Sanders campaign says Biden is lying about Medicare for all – The Hill: “Sen. Bernie Sanders’ (I-Vt.) presidential campaign slammed former Vice President Joe Biden on Wednesday for ‘continued lies’ about Medicare for All. ‘Thank you, Joe Biden, for crediting our campaign for honesty,’ senior advisor Jeff Weaver said in a statement. ‘I’m sorry we can’t return the favor. Your continued use of the same insurance company scare tactics that were used against the Affordable Care Act is truly disheartening.’ Biden last week expanded his criticism of Medicare for All, saying the healthcare policy would be impossible without raising taxes on the middle class.

This week Fox News Senior Judicial Analyst Judge Andrew Napolitano explains how the president has unleashed a torrent of hatred: “When I was an undergraduate at Princeton University during the height of the Vietnam War, surrounded by fellow students who condemned it and even some who later left our country to avoid fighting in it, the mantra used by supporters of the war was, ‘America, love it or leave it.’ In my misguided ‘Bomb Hanoi’ youth, I uttered this phrase, which I now detest. The phrase itself – with its command of the government’s way or the highway – admits no dissenting opinions, suggests that all is well and proper here, and insinuates that moral norms and cultural values cannot be improved. The phrase itself is un-American. … Now, that hatred is back.” More here.

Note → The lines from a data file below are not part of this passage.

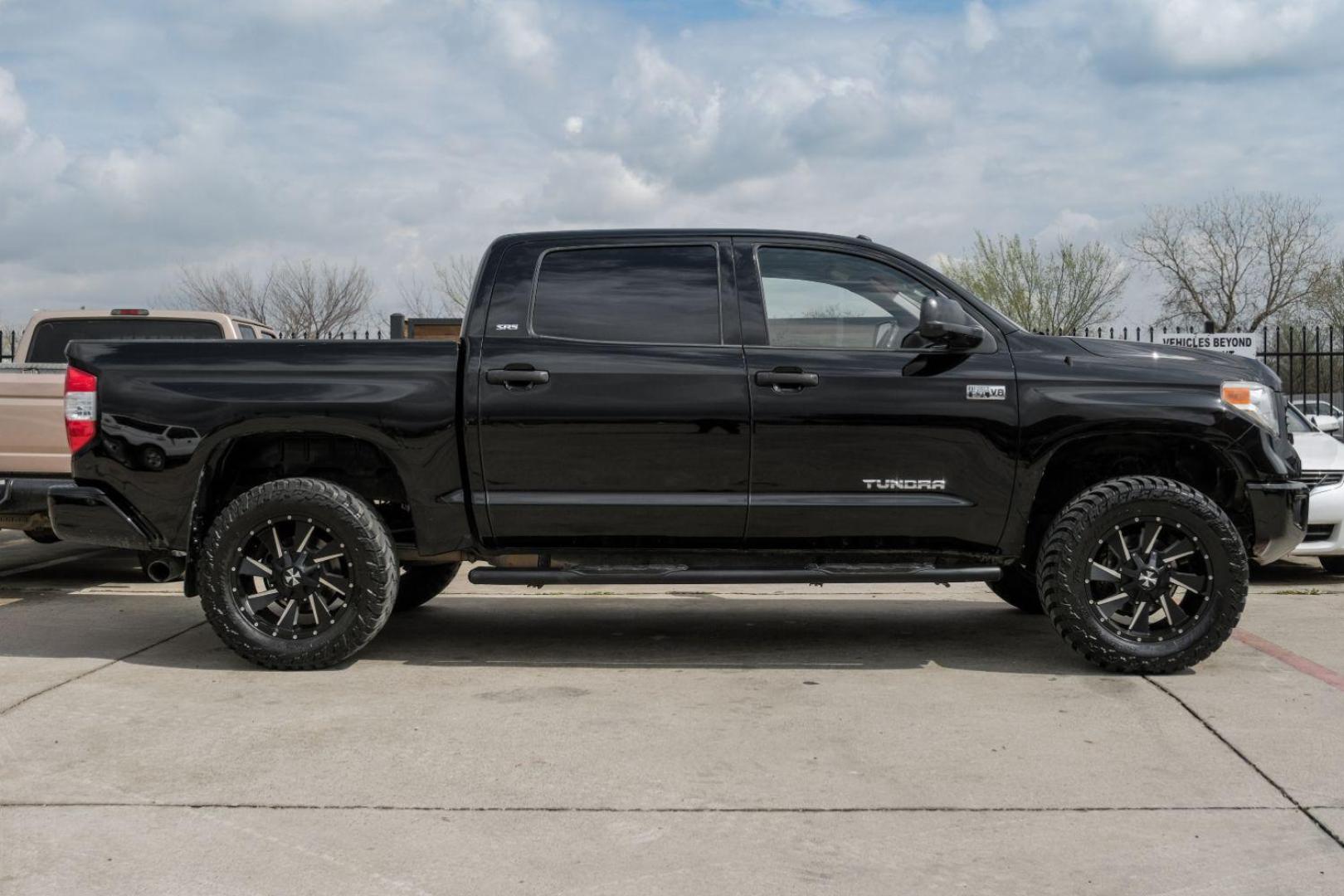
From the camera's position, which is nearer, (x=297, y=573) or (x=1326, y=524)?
(x=297, y=573)

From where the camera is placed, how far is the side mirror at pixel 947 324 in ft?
19.1

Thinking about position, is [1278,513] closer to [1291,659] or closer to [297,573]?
[1291,659]

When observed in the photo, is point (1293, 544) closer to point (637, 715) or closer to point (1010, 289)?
point (637, 715)

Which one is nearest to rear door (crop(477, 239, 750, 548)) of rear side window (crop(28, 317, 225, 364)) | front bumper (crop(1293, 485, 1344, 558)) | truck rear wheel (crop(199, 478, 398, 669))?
truck rear wheel (crop(199, 478, 398, 669))

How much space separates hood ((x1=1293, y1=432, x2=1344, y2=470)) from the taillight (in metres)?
7.47

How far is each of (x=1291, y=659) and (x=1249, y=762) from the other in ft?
6.57

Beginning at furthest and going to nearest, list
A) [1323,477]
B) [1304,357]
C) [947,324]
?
[1304,357]
[1323,477]
[947,324]

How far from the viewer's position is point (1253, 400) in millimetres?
6066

Trump urges Republicans to get on board with deficit deal ahead of Thursday House vote – WaPo

Puerto Rico Gov. Ricardo Rosselló announces Aug. 2 resignation – AP

House panel delays Kellyanne Conway contempt vote amid White House talks – Fox News

Due to party infighting House Dems pull Israel resolution – Politico

“I doubt [President Obama] would have picked me if this accusation of my being wrong on civil rights was correct.” – Former Vice President Joe Biden said on Wednesday at the NAACP’s convention in Detroit.

Share your color commentary: Email us at HALFTIMEREPORT@FOXNEWS.COM and please make sure to include your name and hometown.

WPMT: “An Indiana woman reportedly showed up to a meeting with a probation officer wearing somebody else’s dentures. According to the Jennings County Sheriff’s Office Facebook page, a woman reported her dentures stolen Monday and said Joann Childers had not only taken the teeth but was also sporting the stolen smile. The same day, a deputy had a meeting with Childers in which he noticed she was wearing dentures that were clearly not hers, the post said. On Wednesday, deputies located Childers at her home and spoke to her about the stolen teeth. While there, they reportedly spotted the dentures in question – easily identified by the victim’s name written on them. Childers is facing theft charges, and the dentures have been recovered.”

“Scoff if you will, but I stayed home Tuesday to watch a chess game. I don’t get ESPN in my office, and I was not about to miss the tiebreaking final game of the man vs. machine epic: the best humanity has to offer, Garry Kasparov, vs. the best in silicon, X3D Fritz.” – Charles Krauthammer (1950-2018) writing in the Washington Post on Nov. 21, 2003.